Question regarding MedCat and token order "tolerance" mentioned in paper

Good afternoon CogStack team,

thanks for providing access to MedCat and also the Demo online!
I read the paper on MedCat with the note, that token order can be ignored with up to two tokens.
But I could not try out that feature in the online Demo nor through downloading the model trained on SNOMED-CT and running it locally.

Is this behavior enabled by default, or can I activate it somehow?

I also created an issue on Github for that: Concept not found if token order is slightly changed contrary to mentioned note in paper · Issue #344 · CogStack/MedCAT · GitHub and tried to contact via mail but it seems to be not reachable, so I figured it’s better to bring this up over here.

Kind regards,
Kim Tang

Hey @KimTang!

I think you can find the configuration for what you are looking for here:

The source code is below for you to inspect:

I haven’t used personally used this feature myself.
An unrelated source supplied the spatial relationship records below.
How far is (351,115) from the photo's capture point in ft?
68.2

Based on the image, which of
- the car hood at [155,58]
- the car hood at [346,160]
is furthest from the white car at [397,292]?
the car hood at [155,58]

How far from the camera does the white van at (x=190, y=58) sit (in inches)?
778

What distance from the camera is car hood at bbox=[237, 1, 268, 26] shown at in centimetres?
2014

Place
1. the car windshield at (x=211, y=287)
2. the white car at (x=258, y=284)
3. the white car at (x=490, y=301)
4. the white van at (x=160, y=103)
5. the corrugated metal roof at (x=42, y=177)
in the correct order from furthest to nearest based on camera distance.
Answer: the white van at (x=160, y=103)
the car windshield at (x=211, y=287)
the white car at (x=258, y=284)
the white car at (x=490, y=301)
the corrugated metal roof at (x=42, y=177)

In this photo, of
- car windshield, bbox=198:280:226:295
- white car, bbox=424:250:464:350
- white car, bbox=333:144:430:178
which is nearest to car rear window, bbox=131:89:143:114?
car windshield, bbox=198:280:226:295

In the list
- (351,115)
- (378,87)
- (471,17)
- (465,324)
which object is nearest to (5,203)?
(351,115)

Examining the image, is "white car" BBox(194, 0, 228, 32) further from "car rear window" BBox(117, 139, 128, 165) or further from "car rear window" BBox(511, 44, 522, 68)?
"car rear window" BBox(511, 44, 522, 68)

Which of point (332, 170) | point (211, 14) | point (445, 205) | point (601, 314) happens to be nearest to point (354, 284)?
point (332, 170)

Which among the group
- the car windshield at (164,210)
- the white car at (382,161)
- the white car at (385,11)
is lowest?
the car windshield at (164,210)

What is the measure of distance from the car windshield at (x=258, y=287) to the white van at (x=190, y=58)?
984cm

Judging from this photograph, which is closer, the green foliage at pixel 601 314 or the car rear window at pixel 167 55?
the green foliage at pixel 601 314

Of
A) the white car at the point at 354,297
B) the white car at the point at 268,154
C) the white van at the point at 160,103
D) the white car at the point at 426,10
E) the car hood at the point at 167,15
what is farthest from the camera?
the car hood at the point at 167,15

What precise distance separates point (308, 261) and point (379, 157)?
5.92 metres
Let us know me know how this works for you.

Just to find out, I used a simple model to see if the revers word order actually works.
I set the value to True, but it didn’t seem to work. At least not for the model I was using (which is a UMLS model trained on MIMIC-III).

(The right hand side is with the correct order, left hand side is with reversed order).
In fact, as we can see from the in-code documentation, this is exactly the type of things it’s supposed to find. But it doesn’t seem to be able to.
I’ve double checked that try_reverse_word_order is in fact True.

Just in case, I also looked at the code just to make sure the value is actually used. And it looks like it is:

With that said, the concept you tried and posted on Github probably was never meant to be supported - it has 4 tokens whereas (as you quoted) the feature was supposed to work up to 2 tokens.

Thank you so much for the detailed answer!

Is it possible to increase the number of tokens that can have a changed order from the current 2 tokens to an arbitrary number (knowing, that it will probably have a large impact on the computation time) ?

It would be helpful if that was a configurable parameter to adjust for specific use cases.

Hi KimTang,

Yes, it would technically be possible to do that. But there is currently no functionality that does that.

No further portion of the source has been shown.